Against the backdrop of the negative impact of coups d’état, one can only hope, rather than expect, any marked improvement in the short term. In view of this, it is recommended that international press freedom organisations offer massive support to the Gabonese media and local human rights organisations in a concerted engagement with the authorities on the need to uphold press freedom.
Given the objectives of the Comité de Transition et de la Restauration des Institutions in Gabon, which are, as the name suggests, to ensure the transition, and to make the institutions as strong as possible, it is imperative that the transitional government makes it a priority to leave a legacy of strong democratic foundations. In particular, the authorities must:
- Uphold the fundamental human rights of Gabonese citizens, including the right to freedom of expression, including through public marches and protests.

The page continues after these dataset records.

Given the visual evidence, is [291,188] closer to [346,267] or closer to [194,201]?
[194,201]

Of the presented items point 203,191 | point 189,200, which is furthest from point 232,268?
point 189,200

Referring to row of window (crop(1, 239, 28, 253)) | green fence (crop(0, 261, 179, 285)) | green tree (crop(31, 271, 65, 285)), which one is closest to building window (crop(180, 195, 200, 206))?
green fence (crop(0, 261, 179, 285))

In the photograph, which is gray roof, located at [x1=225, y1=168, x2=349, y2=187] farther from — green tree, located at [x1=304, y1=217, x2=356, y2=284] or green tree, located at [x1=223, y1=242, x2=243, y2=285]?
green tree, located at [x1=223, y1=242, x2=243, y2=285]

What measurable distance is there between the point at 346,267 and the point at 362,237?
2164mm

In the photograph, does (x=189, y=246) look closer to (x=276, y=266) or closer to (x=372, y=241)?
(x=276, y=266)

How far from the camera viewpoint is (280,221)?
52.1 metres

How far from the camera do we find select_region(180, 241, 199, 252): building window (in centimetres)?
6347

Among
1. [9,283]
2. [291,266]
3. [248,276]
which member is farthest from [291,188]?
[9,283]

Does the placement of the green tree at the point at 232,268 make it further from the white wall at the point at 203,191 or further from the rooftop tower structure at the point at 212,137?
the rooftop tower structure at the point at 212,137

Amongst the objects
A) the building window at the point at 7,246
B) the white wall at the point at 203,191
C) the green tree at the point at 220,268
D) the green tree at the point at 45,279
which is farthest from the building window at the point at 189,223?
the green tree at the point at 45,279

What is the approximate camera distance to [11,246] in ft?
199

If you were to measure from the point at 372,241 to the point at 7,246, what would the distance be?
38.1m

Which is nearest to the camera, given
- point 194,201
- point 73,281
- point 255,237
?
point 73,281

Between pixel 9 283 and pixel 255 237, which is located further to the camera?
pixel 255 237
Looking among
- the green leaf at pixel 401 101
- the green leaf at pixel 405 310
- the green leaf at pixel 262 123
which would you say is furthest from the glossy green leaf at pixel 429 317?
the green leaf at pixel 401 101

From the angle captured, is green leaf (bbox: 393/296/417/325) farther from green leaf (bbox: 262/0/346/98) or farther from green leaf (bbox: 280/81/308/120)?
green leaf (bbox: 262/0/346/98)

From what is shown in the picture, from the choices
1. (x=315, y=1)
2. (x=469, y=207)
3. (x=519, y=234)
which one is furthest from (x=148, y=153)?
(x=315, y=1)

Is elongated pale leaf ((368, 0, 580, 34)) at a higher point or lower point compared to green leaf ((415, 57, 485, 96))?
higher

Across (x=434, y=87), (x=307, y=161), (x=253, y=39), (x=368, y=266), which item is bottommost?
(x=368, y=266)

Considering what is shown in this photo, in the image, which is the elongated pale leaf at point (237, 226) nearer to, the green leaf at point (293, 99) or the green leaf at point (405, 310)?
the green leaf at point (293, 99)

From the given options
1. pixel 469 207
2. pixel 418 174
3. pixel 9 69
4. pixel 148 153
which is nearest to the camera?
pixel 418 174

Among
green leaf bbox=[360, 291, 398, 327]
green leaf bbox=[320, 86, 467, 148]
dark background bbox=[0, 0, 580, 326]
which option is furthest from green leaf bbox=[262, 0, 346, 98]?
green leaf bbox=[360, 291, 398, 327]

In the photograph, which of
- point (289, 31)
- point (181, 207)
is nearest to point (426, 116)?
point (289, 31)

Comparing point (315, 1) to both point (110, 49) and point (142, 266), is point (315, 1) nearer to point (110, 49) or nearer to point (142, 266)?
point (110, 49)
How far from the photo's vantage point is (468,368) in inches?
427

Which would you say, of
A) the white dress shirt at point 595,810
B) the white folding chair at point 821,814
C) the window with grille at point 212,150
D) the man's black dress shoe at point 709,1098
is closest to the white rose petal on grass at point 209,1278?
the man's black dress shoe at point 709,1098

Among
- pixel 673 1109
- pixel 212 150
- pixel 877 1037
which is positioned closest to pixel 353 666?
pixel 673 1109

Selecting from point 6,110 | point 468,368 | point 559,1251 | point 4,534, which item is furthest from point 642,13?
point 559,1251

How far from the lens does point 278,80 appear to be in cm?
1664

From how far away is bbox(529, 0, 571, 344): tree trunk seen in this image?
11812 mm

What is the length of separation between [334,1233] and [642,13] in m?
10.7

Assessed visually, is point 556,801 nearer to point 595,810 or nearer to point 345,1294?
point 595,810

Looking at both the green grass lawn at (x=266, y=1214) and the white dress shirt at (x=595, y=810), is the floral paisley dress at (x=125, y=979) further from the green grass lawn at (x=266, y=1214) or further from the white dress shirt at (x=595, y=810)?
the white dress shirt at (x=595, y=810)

This is crucial because the exercise of free expression and of opinions, including dissenting views, helps government to appreciate the needs and concerns of the people.
- Show greater tolerance towards critical journalism and divergent opinions, which often help keep officialdom in check for the greater good of the country.
- Cooperate and dialogue with all stakeholders to build a national consensus on the best way to create the desired conditions for the highly endowed country to achieve its full economic potential.
- Create conditions for all to contribute to a peaceful, inclusive and secure transitional process.